Mode-Seeking Divergences: Theory and Applications to GANs
Proceedings of The 26th International Conference on Artificial Intelligence and Statistics, PMLR 206:8321-8350, 2023.
Generative adversarial networks (GANs) represent a game between two neural network machines designed to learn the distribution of data. It is commonly observed that different GAN formulations and divergence/distance measures used could lead to considerably different performance results, especially when the data distribution is multi-modal. In this work, we give a theoretical characterization of the mode-seeking behavior of general f-divergences and Wasserstein distances, and prove a performance guarantee for the setting where the underlying model is a mixture of multiple symmetric quasiconcave distributions.

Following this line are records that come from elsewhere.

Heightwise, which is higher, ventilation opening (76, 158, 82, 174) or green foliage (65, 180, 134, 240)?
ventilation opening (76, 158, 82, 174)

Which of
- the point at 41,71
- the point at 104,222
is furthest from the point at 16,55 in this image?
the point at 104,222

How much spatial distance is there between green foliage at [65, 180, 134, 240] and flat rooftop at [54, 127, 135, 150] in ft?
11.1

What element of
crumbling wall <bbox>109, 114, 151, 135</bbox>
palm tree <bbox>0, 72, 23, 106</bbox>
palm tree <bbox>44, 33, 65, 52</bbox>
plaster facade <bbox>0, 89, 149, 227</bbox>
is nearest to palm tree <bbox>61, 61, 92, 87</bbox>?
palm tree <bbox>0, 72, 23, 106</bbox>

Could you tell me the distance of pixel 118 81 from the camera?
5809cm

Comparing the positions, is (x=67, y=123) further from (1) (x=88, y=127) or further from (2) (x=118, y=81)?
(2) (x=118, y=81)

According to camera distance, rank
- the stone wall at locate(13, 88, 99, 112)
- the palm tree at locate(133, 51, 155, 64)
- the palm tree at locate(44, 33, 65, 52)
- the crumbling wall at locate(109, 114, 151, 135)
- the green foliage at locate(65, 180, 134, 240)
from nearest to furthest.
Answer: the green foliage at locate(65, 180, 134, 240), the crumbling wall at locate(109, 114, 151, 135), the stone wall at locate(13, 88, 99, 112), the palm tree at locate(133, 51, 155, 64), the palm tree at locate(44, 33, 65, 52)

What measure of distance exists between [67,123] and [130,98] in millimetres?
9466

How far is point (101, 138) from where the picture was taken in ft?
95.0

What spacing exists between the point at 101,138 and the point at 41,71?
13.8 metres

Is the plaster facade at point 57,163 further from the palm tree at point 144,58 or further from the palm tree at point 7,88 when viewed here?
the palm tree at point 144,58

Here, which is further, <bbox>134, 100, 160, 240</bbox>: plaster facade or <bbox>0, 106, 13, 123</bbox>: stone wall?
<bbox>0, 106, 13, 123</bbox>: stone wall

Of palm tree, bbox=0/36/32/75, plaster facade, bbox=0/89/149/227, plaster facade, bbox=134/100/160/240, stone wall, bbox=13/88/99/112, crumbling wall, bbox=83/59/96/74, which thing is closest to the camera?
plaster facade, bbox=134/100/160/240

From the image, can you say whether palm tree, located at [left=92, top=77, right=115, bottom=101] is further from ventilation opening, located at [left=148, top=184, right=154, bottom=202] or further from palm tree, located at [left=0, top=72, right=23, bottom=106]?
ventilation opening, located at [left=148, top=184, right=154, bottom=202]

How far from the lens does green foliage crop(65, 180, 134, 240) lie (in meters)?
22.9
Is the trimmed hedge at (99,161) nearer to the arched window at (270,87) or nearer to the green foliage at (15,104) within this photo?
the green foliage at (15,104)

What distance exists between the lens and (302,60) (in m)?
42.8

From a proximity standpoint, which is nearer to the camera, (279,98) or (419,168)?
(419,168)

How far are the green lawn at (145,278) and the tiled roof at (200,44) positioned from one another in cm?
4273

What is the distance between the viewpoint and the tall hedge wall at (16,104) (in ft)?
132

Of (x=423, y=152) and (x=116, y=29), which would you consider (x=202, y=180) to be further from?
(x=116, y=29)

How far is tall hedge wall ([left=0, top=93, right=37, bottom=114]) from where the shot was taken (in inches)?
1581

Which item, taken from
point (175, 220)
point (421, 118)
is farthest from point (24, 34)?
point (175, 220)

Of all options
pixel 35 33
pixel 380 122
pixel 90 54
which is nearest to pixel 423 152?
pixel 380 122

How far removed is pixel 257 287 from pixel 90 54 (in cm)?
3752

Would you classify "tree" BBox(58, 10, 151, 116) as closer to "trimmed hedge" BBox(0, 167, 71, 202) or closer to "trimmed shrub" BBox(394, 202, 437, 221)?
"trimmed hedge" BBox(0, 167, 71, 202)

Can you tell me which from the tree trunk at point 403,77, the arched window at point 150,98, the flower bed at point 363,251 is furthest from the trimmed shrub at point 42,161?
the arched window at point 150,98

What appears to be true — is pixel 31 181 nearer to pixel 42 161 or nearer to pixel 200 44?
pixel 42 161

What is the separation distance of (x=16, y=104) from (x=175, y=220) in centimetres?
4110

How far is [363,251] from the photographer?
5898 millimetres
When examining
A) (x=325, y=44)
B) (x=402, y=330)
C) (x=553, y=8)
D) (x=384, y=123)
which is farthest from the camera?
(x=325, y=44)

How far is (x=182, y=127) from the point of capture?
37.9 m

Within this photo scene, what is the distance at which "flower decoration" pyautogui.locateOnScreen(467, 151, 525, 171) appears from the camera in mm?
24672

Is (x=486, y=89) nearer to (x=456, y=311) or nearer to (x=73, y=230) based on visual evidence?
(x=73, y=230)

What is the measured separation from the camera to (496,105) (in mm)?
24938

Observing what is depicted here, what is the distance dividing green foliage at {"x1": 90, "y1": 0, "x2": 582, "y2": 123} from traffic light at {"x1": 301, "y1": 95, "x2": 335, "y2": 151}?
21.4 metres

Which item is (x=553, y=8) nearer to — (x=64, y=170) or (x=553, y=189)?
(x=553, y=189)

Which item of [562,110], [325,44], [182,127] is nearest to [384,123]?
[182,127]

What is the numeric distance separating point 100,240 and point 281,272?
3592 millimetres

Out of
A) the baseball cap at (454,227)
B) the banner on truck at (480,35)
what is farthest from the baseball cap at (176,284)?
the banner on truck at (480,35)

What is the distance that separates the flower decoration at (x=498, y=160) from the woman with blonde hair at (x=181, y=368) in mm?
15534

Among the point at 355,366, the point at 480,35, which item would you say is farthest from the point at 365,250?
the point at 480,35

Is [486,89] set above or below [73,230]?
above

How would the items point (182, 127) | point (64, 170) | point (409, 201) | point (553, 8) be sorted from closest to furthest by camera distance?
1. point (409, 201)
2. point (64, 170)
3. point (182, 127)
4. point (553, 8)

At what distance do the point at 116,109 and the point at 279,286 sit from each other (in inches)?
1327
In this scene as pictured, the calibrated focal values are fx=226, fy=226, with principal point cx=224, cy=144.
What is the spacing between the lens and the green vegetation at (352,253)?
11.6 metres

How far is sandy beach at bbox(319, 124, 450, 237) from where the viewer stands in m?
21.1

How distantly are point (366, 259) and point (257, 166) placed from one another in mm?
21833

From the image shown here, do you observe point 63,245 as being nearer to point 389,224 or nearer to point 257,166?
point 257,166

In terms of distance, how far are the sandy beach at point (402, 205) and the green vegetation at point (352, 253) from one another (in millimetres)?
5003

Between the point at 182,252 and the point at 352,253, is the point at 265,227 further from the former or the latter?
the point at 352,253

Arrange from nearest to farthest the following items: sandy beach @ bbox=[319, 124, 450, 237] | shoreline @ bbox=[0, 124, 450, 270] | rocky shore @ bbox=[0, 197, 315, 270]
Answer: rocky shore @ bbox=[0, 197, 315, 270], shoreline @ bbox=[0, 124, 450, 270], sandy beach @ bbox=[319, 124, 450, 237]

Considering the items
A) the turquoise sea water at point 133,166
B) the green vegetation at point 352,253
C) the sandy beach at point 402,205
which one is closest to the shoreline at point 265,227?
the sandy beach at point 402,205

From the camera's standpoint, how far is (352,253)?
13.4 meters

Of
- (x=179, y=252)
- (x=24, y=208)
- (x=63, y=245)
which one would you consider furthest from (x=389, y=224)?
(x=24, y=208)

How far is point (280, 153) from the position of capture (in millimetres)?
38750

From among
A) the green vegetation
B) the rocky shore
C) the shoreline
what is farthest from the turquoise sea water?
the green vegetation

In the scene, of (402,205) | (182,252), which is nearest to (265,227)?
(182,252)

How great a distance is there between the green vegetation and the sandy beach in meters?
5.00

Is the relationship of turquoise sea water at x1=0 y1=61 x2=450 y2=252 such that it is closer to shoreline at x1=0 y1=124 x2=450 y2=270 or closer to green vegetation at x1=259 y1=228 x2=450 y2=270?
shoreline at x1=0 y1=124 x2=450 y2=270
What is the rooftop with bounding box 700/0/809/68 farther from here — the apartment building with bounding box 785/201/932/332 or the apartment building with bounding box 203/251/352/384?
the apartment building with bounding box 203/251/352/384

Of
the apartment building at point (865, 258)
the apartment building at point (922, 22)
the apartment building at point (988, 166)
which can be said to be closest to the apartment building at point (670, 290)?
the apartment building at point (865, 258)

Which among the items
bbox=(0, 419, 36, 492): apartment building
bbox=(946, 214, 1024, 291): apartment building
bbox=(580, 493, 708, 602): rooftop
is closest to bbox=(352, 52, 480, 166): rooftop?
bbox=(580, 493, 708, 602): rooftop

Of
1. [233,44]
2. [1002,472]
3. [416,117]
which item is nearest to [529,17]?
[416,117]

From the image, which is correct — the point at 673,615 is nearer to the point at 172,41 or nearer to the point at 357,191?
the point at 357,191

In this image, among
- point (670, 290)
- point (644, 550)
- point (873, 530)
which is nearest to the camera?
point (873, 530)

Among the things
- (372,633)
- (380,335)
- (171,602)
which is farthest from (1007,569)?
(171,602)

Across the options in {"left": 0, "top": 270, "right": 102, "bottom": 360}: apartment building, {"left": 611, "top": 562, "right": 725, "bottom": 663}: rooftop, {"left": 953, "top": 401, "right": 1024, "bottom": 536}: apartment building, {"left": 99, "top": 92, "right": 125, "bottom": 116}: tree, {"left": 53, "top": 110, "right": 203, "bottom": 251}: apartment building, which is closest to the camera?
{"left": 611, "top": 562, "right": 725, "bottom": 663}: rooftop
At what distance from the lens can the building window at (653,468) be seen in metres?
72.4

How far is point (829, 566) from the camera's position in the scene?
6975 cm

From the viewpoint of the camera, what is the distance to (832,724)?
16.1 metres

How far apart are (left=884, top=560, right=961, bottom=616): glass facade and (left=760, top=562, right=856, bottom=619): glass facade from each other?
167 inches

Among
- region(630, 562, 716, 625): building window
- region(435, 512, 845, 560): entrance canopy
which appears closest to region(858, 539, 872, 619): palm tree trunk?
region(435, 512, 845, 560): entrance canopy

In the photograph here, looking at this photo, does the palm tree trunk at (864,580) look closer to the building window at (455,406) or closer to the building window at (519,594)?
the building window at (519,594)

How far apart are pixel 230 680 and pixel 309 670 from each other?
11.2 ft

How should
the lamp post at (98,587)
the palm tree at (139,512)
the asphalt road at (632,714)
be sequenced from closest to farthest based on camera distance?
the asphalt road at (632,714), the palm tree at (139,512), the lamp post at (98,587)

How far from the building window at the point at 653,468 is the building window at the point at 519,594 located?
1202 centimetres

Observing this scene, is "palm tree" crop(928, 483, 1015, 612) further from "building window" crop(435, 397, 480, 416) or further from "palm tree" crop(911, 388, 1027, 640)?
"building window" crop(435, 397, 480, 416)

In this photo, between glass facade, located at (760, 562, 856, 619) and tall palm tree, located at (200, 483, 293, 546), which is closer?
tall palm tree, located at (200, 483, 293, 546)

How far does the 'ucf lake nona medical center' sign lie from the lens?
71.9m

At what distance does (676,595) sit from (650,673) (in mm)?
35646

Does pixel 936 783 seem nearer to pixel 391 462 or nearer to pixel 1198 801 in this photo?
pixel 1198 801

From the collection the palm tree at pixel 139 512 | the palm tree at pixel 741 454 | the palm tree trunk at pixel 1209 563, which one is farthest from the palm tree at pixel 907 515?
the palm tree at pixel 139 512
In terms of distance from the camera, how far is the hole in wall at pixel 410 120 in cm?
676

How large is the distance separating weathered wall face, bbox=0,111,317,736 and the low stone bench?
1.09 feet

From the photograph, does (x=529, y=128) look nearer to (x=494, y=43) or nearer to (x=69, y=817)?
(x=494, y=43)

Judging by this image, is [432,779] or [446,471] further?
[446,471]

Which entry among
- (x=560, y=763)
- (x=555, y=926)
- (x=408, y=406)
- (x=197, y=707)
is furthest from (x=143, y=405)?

This can help us understand the trade-off between the quality and diversity of the trained GANs’ output samples. Our theoretical results show the mode-seeking nature of the Jensen-Shannon (JS) divergence over standard KL-divergence and Wasserstein distance measures. We subsequently demonstrate that a hybrid of JS-divergence and Wasserstein distance measures minimized by Lipschitz GANs mimics the mode-seeking behavior of the JS-divergence. We present numerical results showing the mode-seeking nature of the JS-divergence and its hybrid with the Wasserstein distance while highlighting the mode-covering properties of KL-divergence and Wasserstein distance measures. Our numerical experiments indicate the different behavior of several standard GAN formulations in application to benchmark Gaussian mixture and image datasets.